Oregon's new ambulance service had been in business only about 20 minutes Tuesday morning when its first call came in.
The crew from ATS Medical Services, Loves Park, responded along with Oregon firefighters around 8:20 a.m. to a small, quickly extinguished fire at Oregon Rehabilitation and Healthcare.
A few minutes earlier Oregon Fire Chief Don Heller announced that ATS and fire protection district officials have signed a 10-month contract for ambulance service in the fire protection district.
"We entered into a short-term 10-month contract for ambulance service until our referendum," Heller said.
The move came just two weeks after the Oregon Ambulance Service, a not-for-profit corporation, closed its doors June 17 for financial reasons, leaving Oregon area residents without an ambulance service.
Calls have been handled in the meantime by neighboring fire departments' ambulance services.
"We are taxing out our neighboring ambulance services," Heller said. "We're running them to death."
The ATS ambulance and a full-time crew will be based at the Oregon Fire Station and answer calls from there.
"When a medical call comes in and they [Ogle County 911 telecommicators] tone out Oregon Fire, we will respond," said Andy Schultz, ATS CEO and owner.
The Oregon Fire Protection District is one of very few fire districts without a tax-supported ambulance service.
Heller said fire district officials will place a referendum to tax for an ambulance service on the ballot either in November of this year or next April.
"We hope that everyone supports us and votes yes for an ambulance service," he said. "Otherwise we will have no ambulance."
State law does not allow the fire district to provide ambulance services using tax dollars levied for fire protection.
ATS will bill anyone who is transported in its ambulance, Schultz said.
Since Medicare and Medicaid pay a limited amount for qualified patients, the fire district will cover any shortfall.
Heller said that amount will vary from month to month.
He said the fire district's attorney advised the board that the fire district can pick up that cost due to the circumstances.

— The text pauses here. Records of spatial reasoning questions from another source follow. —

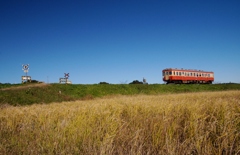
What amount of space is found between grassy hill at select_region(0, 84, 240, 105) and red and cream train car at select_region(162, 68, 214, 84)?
2570 millimetres

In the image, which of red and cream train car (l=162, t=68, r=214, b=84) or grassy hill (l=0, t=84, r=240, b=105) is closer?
grassy hill (l=0, t=84, r=240, b=105)

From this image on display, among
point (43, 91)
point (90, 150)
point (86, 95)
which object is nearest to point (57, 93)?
point (43, 91)

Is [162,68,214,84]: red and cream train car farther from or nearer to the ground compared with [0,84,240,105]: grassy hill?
farther from the ground

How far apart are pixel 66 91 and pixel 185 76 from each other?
22.9m

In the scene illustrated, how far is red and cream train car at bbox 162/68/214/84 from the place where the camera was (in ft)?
111

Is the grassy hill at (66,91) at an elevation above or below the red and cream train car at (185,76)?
below

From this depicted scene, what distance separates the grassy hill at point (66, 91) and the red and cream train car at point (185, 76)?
101 inches

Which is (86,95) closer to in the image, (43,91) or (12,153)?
(43,91)

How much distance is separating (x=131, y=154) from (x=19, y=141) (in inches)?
88.9

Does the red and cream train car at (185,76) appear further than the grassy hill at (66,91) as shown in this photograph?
Yes

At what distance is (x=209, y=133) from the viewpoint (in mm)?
3088

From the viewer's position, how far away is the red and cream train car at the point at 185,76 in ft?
111

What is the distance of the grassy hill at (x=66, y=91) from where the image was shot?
17.9m

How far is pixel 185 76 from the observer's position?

"We are able to do it for the short term due to the emergency," Heller said. "Ethically and morally we need to provide the service."
He said the district hired ATS with the help of former Oregon resident Brad Bull, who is a part owner of the ambulance service.
"I think we did well to get this done in 14 days," Heller said.
The Oregon Ambulance Service closed down with little warning.
Betty Ferris, who co-managed the service with her husband Jim, told the fire board June 11 about the plans to close.
The fire district, which is 120 square miles and bordered by 10 other fire districts, includes all of Oregon-Nashua Township and portions of Pine Creek, Pine Rock, White Rock, Rockvale, Marion, Grand Detour, and Taylor Townships.